Digital Future Institute of the Khalifa University of Science and Technology has launched ‘RF-GPT’, a first-of-its-kind radio-frequency AI language model capable of interpreting wireless signals, overcoming a major limitation in telecommunications AI, where language models typically operate only on text and structured network data.
RF-GPT demonstrated consistent performance improvements in radio-frequency spectrogram tasks, outperforming existing baseline models by up to 75.4 percent, reflecting strong radio-frequency understanding. The model also correctly counted the number of signals in a spectrogram nearly 98 percent of the time, a capability that general-purpose AI models rarely achieve.
The RF-GPT model works by transforming radio signals into visual patterns that artificial intelligence systems can understand. After this conversion, the system analyses the patterns and answers questions about activity in the wireless spectrum using plain language.
The foundation model aligns with the UAE National Artificial Intelligence Strategy, helping pave the way for more autonomous and intelligent wireless networks.
RF-GPT was trained on around 625,000 computer-generated radio signal samples. It is intended for telecommunications operators, network engineering teams, and spectrum authorities to manage increasingly complex wireless environments.
The model has shown strong performance in tasks such as identifying signal types, detecting overlapping transmissions, recognizing wireless standards, estimating device activity in Wi-Fi networks, and extracting information from 5G signals.
RF-GPT research team
The project was developed by researchers at Khalifa University, led by Professor Merouane Debbah, Senior Director of the Digital Future Institute. Key contributors include postdoctoral fellows Hang Zou and Yu Tian, research scientists Dr. Lina Bariah, Dr. Samson Lasaulce of Université de Lorraine, and Dr. Chongwen Huang, along with PhD student Bohao Wang from Zhejiang University.

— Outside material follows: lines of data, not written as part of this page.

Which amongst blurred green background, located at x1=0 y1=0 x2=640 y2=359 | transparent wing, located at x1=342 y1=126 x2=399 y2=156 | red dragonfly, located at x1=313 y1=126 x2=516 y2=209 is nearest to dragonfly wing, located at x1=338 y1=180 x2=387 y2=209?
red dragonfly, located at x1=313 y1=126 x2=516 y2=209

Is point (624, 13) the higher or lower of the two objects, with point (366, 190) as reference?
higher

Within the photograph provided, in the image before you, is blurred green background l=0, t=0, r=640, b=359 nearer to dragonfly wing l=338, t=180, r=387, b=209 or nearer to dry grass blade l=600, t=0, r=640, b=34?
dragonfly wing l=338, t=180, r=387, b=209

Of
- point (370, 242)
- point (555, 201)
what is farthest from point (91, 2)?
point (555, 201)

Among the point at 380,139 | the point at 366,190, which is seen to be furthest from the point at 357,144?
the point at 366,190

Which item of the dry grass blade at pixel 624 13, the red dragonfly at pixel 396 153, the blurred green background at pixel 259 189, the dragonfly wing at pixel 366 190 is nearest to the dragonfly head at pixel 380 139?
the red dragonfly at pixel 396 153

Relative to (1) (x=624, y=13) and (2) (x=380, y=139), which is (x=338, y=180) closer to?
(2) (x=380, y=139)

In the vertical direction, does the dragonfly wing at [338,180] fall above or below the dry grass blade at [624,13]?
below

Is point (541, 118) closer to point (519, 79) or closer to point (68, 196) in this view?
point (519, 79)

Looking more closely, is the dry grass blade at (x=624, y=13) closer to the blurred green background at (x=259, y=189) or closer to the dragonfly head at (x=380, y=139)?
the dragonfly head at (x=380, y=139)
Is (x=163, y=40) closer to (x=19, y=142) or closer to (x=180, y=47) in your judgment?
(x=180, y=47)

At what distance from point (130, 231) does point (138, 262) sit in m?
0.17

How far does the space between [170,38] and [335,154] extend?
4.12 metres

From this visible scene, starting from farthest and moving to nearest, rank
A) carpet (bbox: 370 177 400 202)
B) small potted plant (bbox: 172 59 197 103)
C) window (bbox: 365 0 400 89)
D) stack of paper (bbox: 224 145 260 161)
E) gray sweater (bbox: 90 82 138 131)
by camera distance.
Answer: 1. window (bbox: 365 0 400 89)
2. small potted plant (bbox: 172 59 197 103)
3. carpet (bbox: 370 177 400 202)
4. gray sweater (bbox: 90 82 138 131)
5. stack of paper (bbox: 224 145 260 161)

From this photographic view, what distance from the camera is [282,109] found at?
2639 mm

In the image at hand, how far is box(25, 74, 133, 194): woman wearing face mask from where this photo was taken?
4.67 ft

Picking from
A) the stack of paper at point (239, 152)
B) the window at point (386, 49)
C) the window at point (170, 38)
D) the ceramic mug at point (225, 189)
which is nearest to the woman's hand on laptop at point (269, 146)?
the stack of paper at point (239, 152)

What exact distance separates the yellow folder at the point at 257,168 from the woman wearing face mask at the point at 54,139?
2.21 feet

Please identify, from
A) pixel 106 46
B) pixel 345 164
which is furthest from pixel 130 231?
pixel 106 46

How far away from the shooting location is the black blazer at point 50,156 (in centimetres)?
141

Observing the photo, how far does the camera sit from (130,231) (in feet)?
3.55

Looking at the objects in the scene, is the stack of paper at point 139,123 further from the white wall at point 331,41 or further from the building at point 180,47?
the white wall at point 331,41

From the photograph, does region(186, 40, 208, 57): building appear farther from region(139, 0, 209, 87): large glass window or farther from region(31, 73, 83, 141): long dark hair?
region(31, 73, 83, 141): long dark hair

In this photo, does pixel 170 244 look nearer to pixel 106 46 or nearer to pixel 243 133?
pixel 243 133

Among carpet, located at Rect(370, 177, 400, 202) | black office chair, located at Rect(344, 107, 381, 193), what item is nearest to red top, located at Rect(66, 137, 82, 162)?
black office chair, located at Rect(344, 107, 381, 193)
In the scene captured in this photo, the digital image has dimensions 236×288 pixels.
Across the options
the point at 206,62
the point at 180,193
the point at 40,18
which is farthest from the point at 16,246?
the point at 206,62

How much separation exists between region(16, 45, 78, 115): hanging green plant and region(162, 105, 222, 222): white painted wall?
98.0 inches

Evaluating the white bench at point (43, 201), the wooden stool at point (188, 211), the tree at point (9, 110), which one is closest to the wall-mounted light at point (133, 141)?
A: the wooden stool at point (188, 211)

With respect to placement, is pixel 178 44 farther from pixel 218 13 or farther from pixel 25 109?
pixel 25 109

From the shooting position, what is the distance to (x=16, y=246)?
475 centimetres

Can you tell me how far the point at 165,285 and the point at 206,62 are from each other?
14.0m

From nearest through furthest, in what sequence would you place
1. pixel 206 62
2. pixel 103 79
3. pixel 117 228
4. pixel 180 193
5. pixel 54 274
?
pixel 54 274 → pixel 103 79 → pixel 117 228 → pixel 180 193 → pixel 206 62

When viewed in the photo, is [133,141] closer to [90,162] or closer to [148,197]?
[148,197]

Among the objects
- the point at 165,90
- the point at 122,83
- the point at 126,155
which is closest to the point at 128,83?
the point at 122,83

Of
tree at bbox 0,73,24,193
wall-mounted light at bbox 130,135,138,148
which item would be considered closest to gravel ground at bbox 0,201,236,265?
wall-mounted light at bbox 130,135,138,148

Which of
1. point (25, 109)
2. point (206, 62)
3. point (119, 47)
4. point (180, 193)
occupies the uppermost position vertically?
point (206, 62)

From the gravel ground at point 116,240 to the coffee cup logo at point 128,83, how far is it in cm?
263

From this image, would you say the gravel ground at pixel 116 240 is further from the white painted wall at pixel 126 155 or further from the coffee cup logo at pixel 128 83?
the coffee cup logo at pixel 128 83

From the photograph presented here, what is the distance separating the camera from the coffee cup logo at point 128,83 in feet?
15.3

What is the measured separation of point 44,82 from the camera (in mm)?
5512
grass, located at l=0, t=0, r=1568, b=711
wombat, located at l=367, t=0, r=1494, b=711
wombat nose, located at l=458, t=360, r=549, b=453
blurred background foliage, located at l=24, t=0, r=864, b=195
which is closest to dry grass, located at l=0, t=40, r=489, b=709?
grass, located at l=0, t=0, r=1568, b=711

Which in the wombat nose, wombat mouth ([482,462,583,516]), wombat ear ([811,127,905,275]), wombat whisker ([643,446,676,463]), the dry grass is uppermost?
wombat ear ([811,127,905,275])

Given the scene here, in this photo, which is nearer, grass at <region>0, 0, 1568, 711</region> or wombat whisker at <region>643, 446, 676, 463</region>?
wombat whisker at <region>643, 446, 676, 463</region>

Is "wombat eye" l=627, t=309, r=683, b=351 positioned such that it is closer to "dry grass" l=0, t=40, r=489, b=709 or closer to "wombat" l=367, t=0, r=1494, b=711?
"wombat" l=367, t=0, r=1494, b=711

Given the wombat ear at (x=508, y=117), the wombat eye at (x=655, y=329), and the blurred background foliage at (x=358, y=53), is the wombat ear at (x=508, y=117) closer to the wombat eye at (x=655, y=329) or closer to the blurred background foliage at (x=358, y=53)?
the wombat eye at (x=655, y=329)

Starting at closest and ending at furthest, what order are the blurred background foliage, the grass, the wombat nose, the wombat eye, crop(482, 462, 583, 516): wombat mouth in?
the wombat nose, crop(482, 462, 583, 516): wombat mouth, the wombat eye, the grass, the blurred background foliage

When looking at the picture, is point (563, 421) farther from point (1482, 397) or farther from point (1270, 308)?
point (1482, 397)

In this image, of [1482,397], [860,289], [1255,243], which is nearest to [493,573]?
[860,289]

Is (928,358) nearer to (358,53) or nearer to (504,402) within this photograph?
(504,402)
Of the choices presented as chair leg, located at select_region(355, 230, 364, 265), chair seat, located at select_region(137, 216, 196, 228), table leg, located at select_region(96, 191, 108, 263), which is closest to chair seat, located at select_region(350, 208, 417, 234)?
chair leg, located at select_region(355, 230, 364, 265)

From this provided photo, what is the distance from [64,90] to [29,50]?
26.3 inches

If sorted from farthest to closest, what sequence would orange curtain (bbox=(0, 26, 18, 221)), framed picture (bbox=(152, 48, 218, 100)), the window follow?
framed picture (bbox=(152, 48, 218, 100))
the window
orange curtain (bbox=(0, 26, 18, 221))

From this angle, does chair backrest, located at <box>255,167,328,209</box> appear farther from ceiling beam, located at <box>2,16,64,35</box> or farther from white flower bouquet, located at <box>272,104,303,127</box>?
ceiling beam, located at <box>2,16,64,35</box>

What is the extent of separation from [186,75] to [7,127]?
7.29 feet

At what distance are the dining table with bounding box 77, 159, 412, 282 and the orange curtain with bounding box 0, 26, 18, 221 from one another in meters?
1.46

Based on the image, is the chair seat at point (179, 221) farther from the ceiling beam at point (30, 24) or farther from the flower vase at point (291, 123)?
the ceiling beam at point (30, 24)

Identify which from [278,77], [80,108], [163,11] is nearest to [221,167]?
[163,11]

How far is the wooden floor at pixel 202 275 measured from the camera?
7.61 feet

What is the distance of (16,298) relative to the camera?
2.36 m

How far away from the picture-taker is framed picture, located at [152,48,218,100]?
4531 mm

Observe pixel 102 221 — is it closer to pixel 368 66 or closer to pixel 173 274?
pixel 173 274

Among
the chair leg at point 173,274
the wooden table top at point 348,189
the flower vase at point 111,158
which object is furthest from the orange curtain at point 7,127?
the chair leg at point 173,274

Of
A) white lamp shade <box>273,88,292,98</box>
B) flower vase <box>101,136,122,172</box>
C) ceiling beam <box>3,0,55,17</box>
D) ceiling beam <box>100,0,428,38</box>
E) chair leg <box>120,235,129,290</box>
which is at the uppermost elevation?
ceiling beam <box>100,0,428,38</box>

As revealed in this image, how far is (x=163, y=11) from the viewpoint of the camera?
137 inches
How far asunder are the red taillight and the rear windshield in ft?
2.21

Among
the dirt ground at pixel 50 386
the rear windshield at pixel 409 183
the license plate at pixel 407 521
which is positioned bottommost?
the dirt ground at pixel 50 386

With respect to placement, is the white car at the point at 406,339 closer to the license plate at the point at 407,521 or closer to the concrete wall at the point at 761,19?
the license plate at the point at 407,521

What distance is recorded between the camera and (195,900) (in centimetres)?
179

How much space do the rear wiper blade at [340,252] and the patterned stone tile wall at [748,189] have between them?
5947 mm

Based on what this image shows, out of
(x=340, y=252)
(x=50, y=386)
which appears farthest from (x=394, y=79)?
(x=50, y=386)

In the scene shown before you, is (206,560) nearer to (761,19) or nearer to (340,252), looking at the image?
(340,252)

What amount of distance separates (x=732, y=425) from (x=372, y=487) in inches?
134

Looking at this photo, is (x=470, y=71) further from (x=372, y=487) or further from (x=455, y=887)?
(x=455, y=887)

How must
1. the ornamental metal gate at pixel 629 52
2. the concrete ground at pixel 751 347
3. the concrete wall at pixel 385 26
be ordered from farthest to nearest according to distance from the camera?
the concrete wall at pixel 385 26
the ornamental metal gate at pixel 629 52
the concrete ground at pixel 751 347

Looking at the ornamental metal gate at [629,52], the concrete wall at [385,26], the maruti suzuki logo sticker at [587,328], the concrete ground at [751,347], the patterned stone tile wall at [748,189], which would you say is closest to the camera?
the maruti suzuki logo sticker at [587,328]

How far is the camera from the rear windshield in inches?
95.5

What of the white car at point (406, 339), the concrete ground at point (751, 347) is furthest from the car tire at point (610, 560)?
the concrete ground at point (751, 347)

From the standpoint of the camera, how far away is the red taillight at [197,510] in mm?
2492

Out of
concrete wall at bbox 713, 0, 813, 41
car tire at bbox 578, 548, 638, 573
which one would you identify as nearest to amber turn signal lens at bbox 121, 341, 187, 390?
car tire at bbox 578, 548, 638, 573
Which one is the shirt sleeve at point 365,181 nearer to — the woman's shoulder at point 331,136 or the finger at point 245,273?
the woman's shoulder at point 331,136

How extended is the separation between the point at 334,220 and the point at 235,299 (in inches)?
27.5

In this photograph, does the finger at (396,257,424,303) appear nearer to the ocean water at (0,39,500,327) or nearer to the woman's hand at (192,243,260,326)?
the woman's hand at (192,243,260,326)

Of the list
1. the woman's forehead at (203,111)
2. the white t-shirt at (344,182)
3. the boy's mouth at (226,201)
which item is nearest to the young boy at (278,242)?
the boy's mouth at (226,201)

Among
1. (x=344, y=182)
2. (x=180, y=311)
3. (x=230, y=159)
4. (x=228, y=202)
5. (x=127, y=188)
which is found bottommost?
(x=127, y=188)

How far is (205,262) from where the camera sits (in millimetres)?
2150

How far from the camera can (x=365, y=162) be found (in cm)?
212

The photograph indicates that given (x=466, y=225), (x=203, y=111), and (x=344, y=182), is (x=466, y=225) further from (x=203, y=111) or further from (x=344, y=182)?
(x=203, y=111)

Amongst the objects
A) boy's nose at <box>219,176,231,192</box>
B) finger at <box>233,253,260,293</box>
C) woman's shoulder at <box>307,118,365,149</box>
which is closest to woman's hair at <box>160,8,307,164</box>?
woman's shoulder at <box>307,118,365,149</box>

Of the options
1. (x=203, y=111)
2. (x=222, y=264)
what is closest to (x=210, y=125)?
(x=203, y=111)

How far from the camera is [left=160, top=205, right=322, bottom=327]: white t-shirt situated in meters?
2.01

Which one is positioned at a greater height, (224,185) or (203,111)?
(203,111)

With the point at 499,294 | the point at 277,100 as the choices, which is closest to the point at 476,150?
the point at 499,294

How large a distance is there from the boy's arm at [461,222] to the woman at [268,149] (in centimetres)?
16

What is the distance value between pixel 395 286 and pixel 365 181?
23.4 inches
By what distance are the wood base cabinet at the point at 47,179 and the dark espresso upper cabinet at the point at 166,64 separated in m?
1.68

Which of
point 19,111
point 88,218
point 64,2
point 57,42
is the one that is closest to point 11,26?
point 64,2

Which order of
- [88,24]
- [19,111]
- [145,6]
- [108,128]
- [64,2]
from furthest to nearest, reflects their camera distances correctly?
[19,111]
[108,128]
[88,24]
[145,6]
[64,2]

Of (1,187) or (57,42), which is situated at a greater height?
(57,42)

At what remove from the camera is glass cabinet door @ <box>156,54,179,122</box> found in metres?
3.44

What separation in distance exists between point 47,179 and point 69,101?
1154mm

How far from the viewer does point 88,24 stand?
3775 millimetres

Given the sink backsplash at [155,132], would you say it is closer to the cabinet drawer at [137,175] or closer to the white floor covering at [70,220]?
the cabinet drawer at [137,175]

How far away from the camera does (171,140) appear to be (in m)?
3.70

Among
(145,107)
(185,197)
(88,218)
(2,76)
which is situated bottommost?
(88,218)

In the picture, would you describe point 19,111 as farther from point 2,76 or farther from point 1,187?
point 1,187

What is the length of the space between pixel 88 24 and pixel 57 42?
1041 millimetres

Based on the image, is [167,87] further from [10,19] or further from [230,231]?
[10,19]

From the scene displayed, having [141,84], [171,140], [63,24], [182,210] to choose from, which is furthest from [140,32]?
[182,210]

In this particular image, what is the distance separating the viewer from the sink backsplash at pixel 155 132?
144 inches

Professor Ahmed Al Durrah Associate Provost for Research Khalifa University
“The launch of ‘RF-GPT’ reflects Khalifa University’s long-term focus on innovation in digital infrastructure to advance AI integration across strategic sectors and next-generation connectivity research, aligned with national priorities. Initiatives such as this model contribute to the UAE’s rapidly growing human capital and research capabilities necessary to support the country’s evolving digital ecosystem.”
Professor Merouane Debbah stated that, “RF-GPT represents a turning point for spectrum intelligence, moving from isolated, task-specific radio-frequency pipelines towards a unified RF-language interface. We gave a language model its first glimpse of the electromagnetic spectrum, and the view is already remarkable. By making the physical layer queryable in natural language, we open the door to AI-native radio systems, where RF perception can directly support network optimization and policy decisions, a crucial step towards future AI-native 6G networks.”